Анни улыбается, склоняя голову набок.
Я представляю себе, как она улыбается.
Анни улыбается, потому что вспоминает о дедушке. Дедушка с бабушкой. Рикард и Юне.
Анни снова смотрит на дом.
Незнакомый мужчина, доктор Престон, стоит в стороне, глядя на Анни. Затем поворачивается и уходит.
Анни оглядывается и смотрит ему вслед.
Доктор Престон тоже оглядывается, он улыбается.
«Какая приятная улыбка, — думает Анни. — Открытая».
* * *
У нас дома, на улице Якоба Аалса, на стене висит старая фотография в серебряной рамке. На фотографии изображен молодой человек в новом костюме, который немного топорщится. Снимок не очень четкий, и мужчина может быть кем угодно. Но уж я-то знаю, кто он. Этот мужчина — Рикард Блум.
Рикард Блум.
Что он за человек?
Мой дедушка, папа Анни, бабушкин муж.
Что еще о нем можно сказать?
По своей природе он был скорее американцем, чем норвежцем, и в Нью-Йорке стал таким, каким ему хотелось быть всю свою жизнь, что получается далеко не у всех. Я имею в виду, что не многим мужчинам довелось стать именно тем, кем они хотели. А вот Рикард стал. У Рикарда получилось.

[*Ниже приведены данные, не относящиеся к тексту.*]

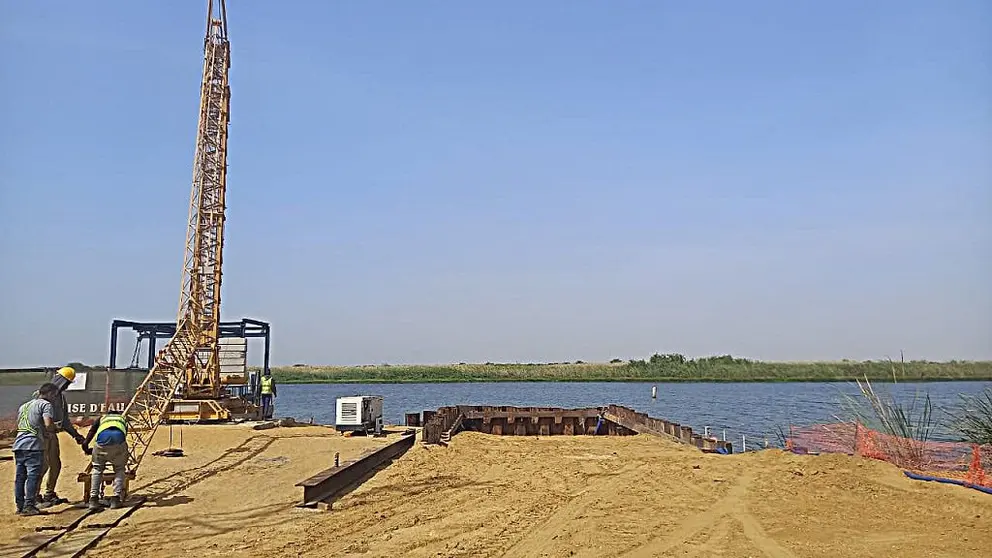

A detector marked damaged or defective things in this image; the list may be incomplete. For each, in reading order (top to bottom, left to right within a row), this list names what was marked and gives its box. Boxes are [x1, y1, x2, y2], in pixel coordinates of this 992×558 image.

rusty steel structure [87, 0, 234, 482]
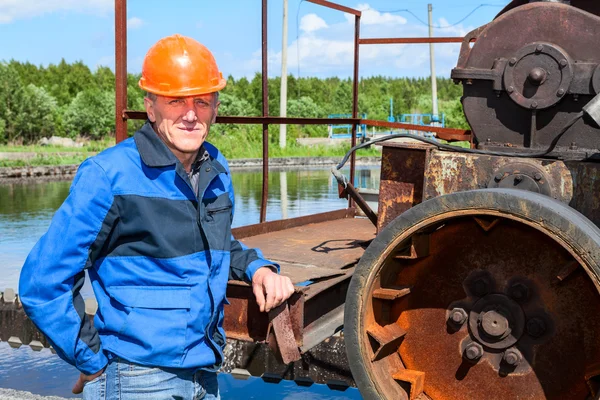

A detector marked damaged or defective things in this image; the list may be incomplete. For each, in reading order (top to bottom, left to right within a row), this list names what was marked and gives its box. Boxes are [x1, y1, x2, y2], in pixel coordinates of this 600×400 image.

rusted steel beam [308, 0, 358, 16]
rusted steel beam [360, 118, 474, 141]
rusted steel beam [233, 208, 356, 239]
rusty metal plate [240, 217, 376, 270]
rusty machinery [338, 0, 600, 400]
rusty metal wheel [346, 189, 600, 398]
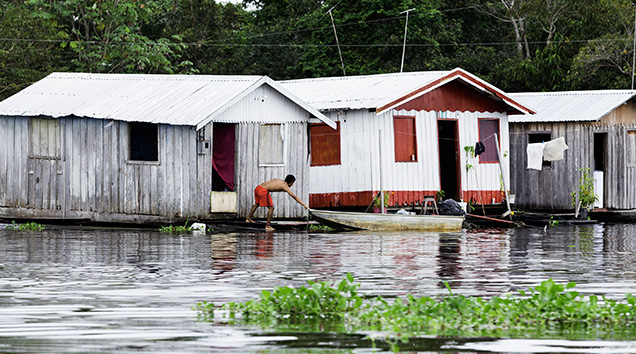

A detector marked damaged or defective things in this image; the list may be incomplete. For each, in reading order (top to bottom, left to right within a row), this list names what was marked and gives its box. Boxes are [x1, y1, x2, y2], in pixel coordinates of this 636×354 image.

rusty metal roof [0, 72, 338, 129]
rusty metal roof [280, 68, 536, 115]
rusty metal roof [510, 90, 636, 123]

Рикард Блум любил дорогие костюмы, сшитые на заказ. Он любил яйца, лук, американские багеты, лосось и помидоры на завтрак, «спагетти карбонара» на обед, а на ужин — на американский манер — большой нежный бифштекс с кровью. Рикард Блум обожал ходить по улицам, ему нравилось, что в Нью-Йорке нельзя заблудиться, потому что здесь все просто и понятно: тут живут, а там работают, главное — знать порядок расположения авеню. Он любил мерцание фонарей на Бродвее; запах людского пота в зале после десяти раундов боксерского поединка; детей, играющих возле водопроводной колонки, из которой брызжет вода; марширующих на параде девушек с ногами, длинными, как Эмпайр-стейт-билдинг; уличных торговцев, продающих фрукты, овощи, жареные каштаны, карамель, сосиски, лимонад — словом, всю эту жизнь, контрастную, как черно-белые фотографии. Он любил слушать, как артисты отбивают степ, как гудят по ночам полицейские сирены, как звенит гонг на Мэдисон-сквер-гарден, любил Дюка Эллингтона и теплые июньские рассветы в Центральном парке. Он любил статую Свободы. И вот что он рассказал бабушке, бабушка — Анни, а Анни рассказала нам: когда пароход причалил к берегу, вокруг стоял свист, мельтешили лодки, пестрели флаги и тысячи людей говорили на чужих языках, статуя Свободы незаметно подняла краешек своего зеленого одеяния, показав Рикарду щиколотку.
Нет никаких сомнений, он обожал Америку.
В молодости Рикард иногда катался на лыжах от горного пастбища Мюсу вглубь по равнине Рондвассбу. Часто во время этих лыжных прогулок им овладевало чувство неудовлетворенности — чем именно, он не понимал, это было ощущение пустоты, а может быть, скуки, это было чувство, которое навевало тоску. Он пристегивал лыжи, ехал через равнину к Рондвассбу — и ему открывался величественный норвежский пейзаж, но этот пейзаж не трогал его. Не ошеломлял. Не потрясал. Этот пейзаж не волновал его. И не очаровывал. Рикарду так хотелось, чтобы все было иначе! Иногда он останавливался и смотрел на Рондские горы — Рондский дворец, Стурронден и Смиубельген купались в вечернем свете, и по щеке Рикарда текла слеза — ведь это была его Норвегия. Его Норвегия. Но в душе он не чувствовал ничего. В глубине души он знал, что это не так, что он сам по себе, что он стоит один-одинешенек на лыжах рядом с норвежскими горами и лицемерит.